▼▼▼
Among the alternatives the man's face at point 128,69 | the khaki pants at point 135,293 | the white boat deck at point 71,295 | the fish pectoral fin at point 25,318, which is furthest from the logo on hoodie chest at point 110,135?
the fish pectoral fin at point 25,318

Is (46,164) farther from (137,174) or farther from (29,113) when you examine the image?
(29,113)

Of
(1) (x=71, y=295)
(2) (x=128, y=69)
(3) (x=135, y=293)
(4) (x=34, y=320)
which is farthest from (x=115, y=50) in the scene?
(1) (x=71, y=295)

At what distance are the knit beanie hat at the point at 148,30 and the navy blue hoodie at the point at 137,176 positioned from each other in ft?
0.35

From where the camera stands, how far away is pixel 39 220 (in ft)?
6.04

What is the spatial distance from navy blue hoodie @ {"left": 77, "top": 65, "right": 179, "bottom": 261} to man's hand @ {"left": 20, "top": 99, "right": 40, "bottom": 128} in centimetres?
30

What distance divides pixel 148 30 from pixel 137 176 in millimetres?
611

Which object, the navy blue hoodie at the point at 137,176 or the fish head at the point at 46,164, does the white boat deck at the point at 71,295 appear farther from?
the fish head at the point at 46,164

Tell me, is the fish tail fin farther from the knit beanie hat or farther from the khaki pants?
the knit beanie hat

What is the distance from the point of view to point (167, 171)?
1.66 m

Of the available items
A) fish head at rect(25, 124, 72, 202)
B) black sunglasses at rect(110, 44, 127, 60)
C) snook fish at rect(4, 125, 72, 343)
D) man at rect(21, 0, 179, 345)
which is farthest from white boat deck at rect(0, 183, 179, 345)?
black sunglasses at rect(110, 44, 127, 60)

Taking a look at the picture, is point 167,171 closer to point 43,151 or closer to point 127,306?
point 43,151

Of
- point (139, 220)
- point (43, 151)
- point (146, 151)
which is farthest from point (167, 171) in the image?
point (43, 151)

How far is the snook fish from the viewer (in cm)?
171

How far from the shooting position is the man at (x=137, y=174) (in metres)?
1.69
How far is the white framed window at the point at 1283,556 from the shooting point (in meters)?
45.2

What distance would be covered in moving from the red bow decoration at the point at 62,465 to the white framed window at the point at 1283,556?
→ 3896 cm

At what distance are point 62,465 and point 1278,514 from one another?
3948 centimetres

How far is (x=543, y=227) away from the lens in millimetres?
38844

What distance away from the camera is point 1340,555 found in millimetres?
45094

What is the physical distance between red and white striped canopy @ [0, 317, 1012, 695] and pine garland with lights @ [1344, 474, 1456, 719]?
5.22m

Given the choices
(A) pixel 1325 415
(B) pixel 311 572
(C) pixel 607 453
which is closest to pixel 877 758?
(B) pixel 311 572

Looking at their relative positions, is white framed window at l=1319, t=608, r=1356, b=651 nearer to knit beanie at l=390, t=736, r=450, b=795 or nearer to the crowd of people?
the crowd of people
▲▲▲
TASK GOAL = Copy only the stretch running from the line containing "How far is (x=543, y=227)" to the final line of the entries, both ends included, exactly as it stands.

RESPONSE FOR THIS EXERCISE =
How far is (x=543, y=227) away from the lens in millimetres?
38844

What distance away from the camera is point 1340,555 found in millimetres?
45094

What is the physical distance between red and white striped canopy @ [0, 317, 1012, 695] and pine garland with lights @ [1344, 474, 1456, 719]?
5.22m

Given the choices
(A) pixel 1325 415
(B) pixel 311 572
(C) pixel 607 453
which is closest to pixel 877 758?
(B) pixel 311 572

Looking at their relative positions, is white framed window at l=1319, t=608, r=1356, b=651 nearer to knit beanie at l=390, t=736, r=450, b=795 or nearer to the crowd of people?
the crowd of people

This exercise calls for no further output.